Really, making the Human Rights Watch list is no reason to crow.

"Mandatory life without parole for a juvenile precludes consideration of his chronological age and its hallmark features - among them, immaturity, impetuosity, and failure to appreciate risks and consequences," Justice Elena Kagan wrote for the 5-4 majority, an argument legal and academic experts have been making for 16 years.

"Adolescents are not adults," says Temple's Laurence Steinberg, an authority on juvenile behavior. "We can't predict how someone acts at age 14 is how he's going to act at age 24." Although "80 percent of all male teenagers in the United States have done something against the law that could get them arrested," he says, "90 percent of juvenile offenders do not become chronic adult criminals."

Teenagers are more capable of change and rehabilitation. They age out of behavior Steinberg characterizes as "more impulsive, more shortsighted, more easily influenced by peers." As Ligon told me, "For 40 years I've had no citations for misconduct."

If the purpose of prison is rehabilitation, can't this be achieved in six decades? Where is the quality of mercy? It has cost approximately $2 million to warehouse Ligon when he's most likely been a danger to no one. He's an old man, his hair a tuft of cotton, with "six teeth left in my head."

Some offenders will never get out and shouldn't. But because of the Supreme Court's ruling, each of those 480 Pennsylvania inmates will have the chance to be heard by the parole board. The fate of being warehoused from adolescence to death, without any chance of freedom, will become rare. Such punishment will be up to the judge's discretion based on the evidence in the case, not mandated by state law.

"This is a sweet victory, really gratifying," says the Juvenile Law Center's Marsha Levick. "The court is still moving forward in the right direction where a majority has consistently hewed to this line that kids are different. Youth status is very relevant under the Constitution."

Public defender Bradley Bridge has handled the Philadelphia cases since 2005.

"We just want the opportunity to show that these people have demonstrated sufficient rehabilitation to merit parole," Bridge says. "I would be hopeful the state parole board would hear some of these cases within the year."

Foremost among them is that of Joe Ligon.

"To someone who has been in prison for six decades and is now 75 years old," Bridge says, "one more year is not speedy enough."

Every few months, Ligon sends me a letter asking for help. Steinberg, Levick, and Bridge get stacks of inquiries from prisoners, pleading for freedom.

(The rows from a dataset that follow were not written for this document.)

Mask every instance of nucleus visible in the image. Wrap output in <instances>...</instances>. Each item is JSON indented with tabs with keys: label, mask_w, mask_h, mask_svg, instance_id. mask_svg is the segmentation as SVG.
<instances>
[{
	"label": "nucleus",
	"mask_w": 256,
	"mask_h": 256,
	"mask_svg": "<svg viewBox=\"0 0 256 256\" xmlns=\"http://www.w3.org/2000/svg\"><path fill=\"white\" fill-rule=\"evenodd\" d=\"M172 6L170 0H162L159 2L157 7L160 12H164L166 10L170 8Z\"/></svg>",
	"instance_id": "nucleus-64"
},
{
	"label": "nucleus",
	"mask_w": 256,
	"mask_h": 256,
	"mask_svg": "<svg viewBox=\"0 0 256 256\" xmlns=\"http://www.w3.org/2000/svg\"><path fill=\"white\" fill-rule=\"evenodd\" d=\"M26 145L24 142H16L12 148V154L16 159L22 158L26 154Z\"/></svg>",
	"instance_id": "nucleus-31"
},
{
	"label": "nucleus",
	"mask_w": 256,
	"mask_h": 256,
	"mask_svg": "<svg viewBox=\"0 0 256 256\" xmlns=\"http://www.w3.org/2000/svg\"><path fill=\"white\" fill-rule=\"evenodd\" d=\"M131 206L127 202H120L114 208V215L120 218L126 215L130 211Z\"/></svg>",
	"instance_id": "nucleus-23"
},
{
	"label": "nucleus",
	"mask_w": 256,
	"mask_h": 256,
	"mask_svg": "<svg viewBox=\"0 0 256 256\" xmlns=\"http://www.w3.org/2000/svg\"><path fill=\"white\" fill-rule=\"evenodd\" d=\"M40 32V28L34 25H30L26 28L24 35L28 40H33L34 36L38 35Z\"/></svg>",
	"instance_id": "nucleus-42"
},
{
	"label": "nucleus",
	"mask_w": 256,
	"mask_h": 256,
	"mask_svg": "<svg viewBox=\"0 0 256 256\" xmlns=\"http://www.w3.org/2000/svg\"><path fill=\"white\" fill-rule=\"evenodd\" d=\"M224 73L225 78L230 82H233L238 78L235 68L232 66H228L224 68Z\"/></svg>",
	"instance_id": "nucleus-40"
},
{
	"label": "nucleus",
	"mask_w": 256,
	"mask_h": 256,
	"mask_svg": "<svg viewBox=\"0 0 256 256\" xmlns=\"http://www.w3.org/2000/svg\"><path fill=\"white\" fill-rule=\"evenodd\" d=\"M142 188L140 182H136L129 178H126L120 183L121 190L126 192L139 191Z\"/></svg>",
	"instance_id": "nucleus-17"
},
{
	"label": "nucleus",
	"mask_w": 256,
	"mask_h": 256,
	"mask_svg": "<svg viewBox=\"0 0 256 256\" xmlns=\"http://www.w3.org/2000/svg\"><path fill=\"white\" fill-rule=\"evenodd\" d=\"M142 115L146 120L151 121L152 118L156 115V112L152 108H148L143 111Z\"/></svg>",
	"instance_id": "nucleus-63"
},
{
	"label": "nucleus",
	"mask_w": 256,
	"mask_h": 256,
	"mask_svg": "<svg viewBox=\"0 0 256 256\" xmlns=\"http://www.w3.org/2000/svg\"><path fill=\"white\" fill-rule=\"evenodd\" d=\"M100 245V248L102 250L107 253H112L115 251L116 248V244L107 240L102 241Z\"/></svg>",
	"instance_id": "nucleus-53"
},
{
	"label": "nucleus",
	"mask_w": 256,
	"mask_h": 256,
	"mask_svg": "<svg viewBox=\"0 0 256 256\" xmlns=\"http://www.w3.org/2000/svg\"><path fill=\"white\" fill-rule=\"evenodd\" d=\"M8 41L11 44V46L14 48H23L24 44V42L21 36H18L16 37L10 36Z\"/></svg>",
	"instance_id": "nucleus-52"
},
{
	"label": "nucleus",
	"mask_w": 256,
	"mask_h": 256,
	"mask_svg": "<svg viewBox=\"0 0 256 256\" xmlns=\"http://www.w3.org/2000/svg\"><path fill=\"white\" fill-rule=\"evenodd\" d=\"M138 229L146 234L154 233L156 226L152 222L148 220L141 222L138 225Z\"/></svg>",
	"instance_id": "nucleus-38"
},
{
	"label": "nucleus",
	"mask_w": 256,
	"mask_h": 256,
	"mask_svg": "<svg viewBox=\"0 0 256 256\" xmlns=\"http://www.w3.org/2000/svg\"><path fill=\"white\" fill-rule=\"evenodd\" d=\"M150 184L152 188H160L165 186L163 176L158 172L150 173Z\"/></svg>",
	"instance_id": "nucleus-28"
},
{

"I've got letters from inmates who have been in prison for a very long time who did something very bad when they were teenagers," Steinberg says. "The inmates don't say they're innocent. They say, 'Hey, I was stupid when I was 14. Now I'm 40, and I'm not stupid anymore.' "

And for years there was nothing anyone could do to alter their situations. Monday that all changed.

"The world ain't the same. I seen that on TV. I heard that on the radio," Ligon told me. "I hope I live long enough to see the world change. One of my main concerns is that no one be ever again treated the way I was treated."

Ligon has lived long enough, almost all behind bars, to see that no one will.